**** Passage provided ****

This paper is structured as follows. Foundations section presents the VDE-AR-E 2842-61 standard which states the main context for this work. Next section presents a generic process model called AI-Blueprint, upon which, process models tailored to specific AI techniques (e.g. Deep Neural Networks - DNNs, Reinforcement Learning) can be built. After that, a specific instance of AI-Blueprint for DNNs is provided, with the follow-up section showing its application for a development of CNN (Convolutional Neural Network)-based pedestrians’ detection component. Finally, related work is presented, i.e. process models for the development of AI components, especially in the context of the development of safety and security critical systems. In the last section, we draw some conclusions and discuss future work.

Foundations

Fig. 1 presents the reference lifecycle defined in VDE-ARE 2842-61 standard. The standard will consist of six parts where the three of them are already published. The reference lifecycle can be used as a reference for a process model that supports the development and assurance of a concrete trustworthy system. Trustworthiness is considered as a more generic concept that combines a user defined and potentially project specific set of aspects. These aspects include but are not limited to (functional) safety, security, privacy, usability, ethical and legal compliance, reliability, availability, maintainability, and (intended) functionality. The reference lifecycle defines the logical flow of assurance activities and is inspired by the structure of the ISO 26262 safety lifecycle. However, it is domain-independent. Detailed description of the phases can be found in [Putzer, H.J.]. In this work we focus only on the development phase dedicated to the Technological Element (see Fig. 1). The scope of this phase is to provide guidance for the implementation of elements based on a single technology (e.g. SW, HW, and especially AI). With a suitable process interface, when using the VDE-ARE 2842-61 standard, these process models can be borrowed from other suitable standards. For example, in automotive, SW or HW based components can be developed following the V models defined in ISO 26262. However, there is no standardized process model that can be used for AI components. Consequently, the following two sections present a concept of AI-Blueprint, which acts as a template for constructing process models for specific AI technologies, such as the one presented later, i.e. a process model for DNNs.

**** Given material ****

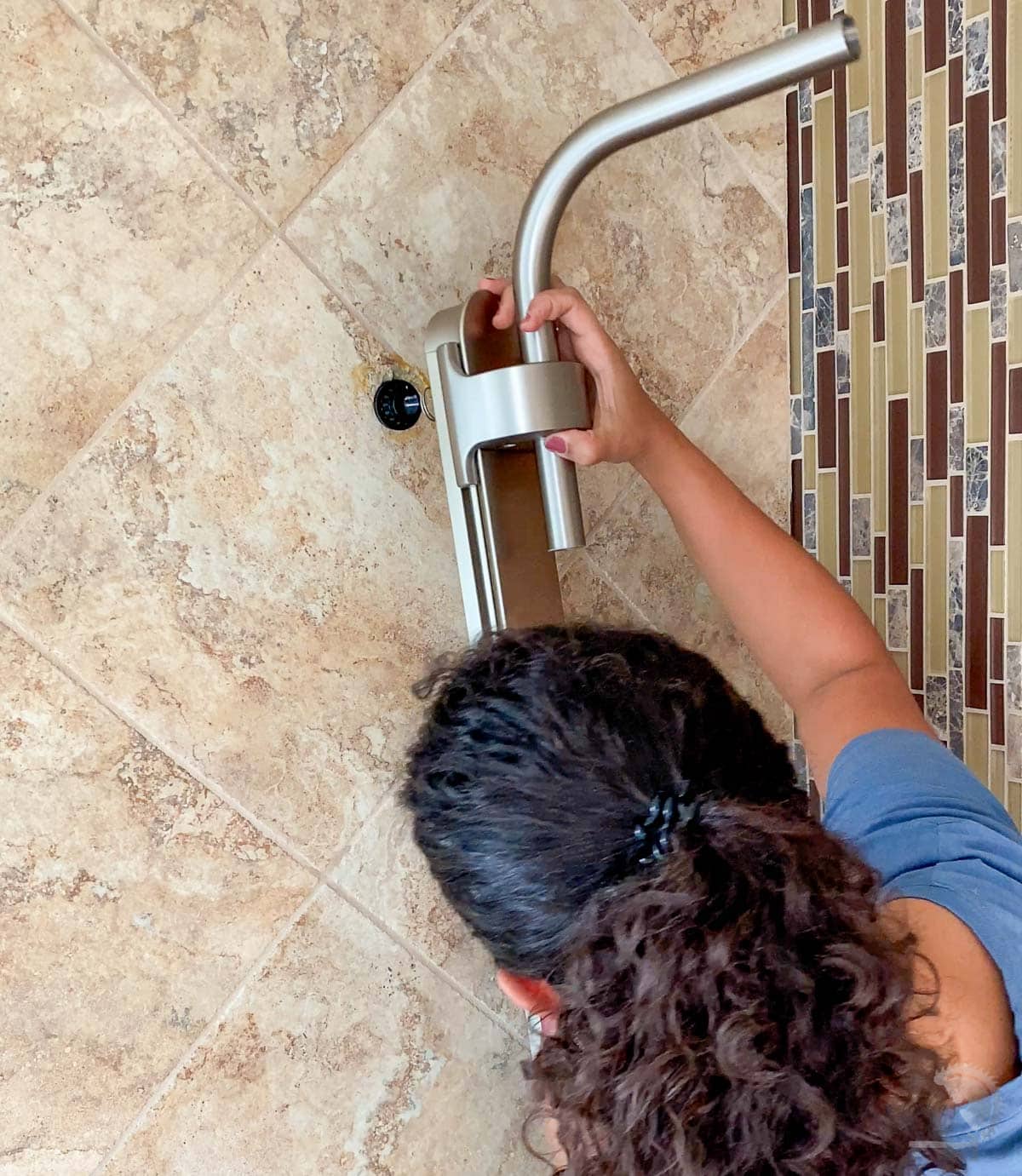 How To Replace A Shower Head (Nebia By Moen Spa Shower Review)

****

_Work instructions_.
(A) Answer these questions about the passage on the AI-Blueprint process model.
(i) What component is the DNN instance of AI-Blueprint applied to develop?
(ii) How many parts will the VDE-AR-E 2842-61 standard have, and how many are already published?
(iii) Which safety lifecycle inspired the structure of the reference lifecycle?
(B) Rewrite the stretch of the AI-Blueprint passage from "This paper is" through "discuss future work.", swapping "Reinforcement Learning" for "Genetic Programming".
(C) Continue the passage on the AI-Blueprint process model from its final sentence.

_Answers per task_.
(A)
(i) A CNN (Convolutional Neural Network)-based pedestrians’ detection component.
(ii) Six parts, three of them already published.
(iii) The ISO 26262 safety lifecycle.

(B)
This paper is structured as follows. Foundations section presents the VDE-AR-E 2842-61 standard which states the main context for this work. Next section presents a generic process model called AI-Blueprint, upon which, process models tailored to specific AI techniques (e.g. Deep Neural Networks - DNNs, Genetic Programming) can be built. After that, a specific instance of AI-Blueprint for DNNs is provided, with the follow-up section showing its application for a development of CNN (Convolutional Neural Network)-based pedestrians’ detection component. Finally, related work is presented, i.e. process models for the development of AI components, especially in the context of the development of safety and security critical systems. In the last section, we draw some conclusions and discuss future work.

(C)
The AI-Blueprint

The development of AI components does not fit into existing process models (e.g. like for classical software) due to the specific nature of the AI data-driven implementation. Even inside the field of AI, different methodologies and solution concepts can have very specific requirements towards the underlying process model. This urges for a new approach in which specific characteristics of certain AI technology are targeted by specific process model.

In this paper, we introduce the concept of AI-Blueprint. It is a template process that shall be refined for a specific AI technique. The AI-Blueprint is characterized by Input and Output Interfaces, Structure (development phases) and Qualifications (e.g. used for the first time, or proven, i.e. used with success in many projects). The execution of an instance of the AI-Blueprint provides an AI element characterized by a predefined quality level, including guarantees to meet defined trustworthiness requirements. The development phase at system level provides as inputs to the AI-Blueprint the system and trustworthiness requirements, together with the desired Trustworthiness Performance Level (TPL). TPL is a risk classification scheme similar to the Automotive Safety Integrity Level (ASIL) with the exception that it concerns trustworthiness, not only safety. It appoints selection of qualitative methods and metrics (M&M-s), in a systematic approach, to achieve certain TPL level.

The AI-Blueprint outputs the AI element and the value of UCI (Uncertainty-related Confidence Indicator), which are provided back to the development at system level. UCI is a quantitative indicator that describes the achieved confidence in the trustworthiness of AI component, which can be combined (in a statistically principled way) to calculate failure rate at the system level [Zhao, X.]. It represents a quantitative guarantee that a component can deliver as part of the trustworthiness contract established with the rest of a system. Desired value of UCI is defined via assigned TPL. UCI conceptually can be compared to the idea of  expressing random hardware failures (ISO 26262 part 5) .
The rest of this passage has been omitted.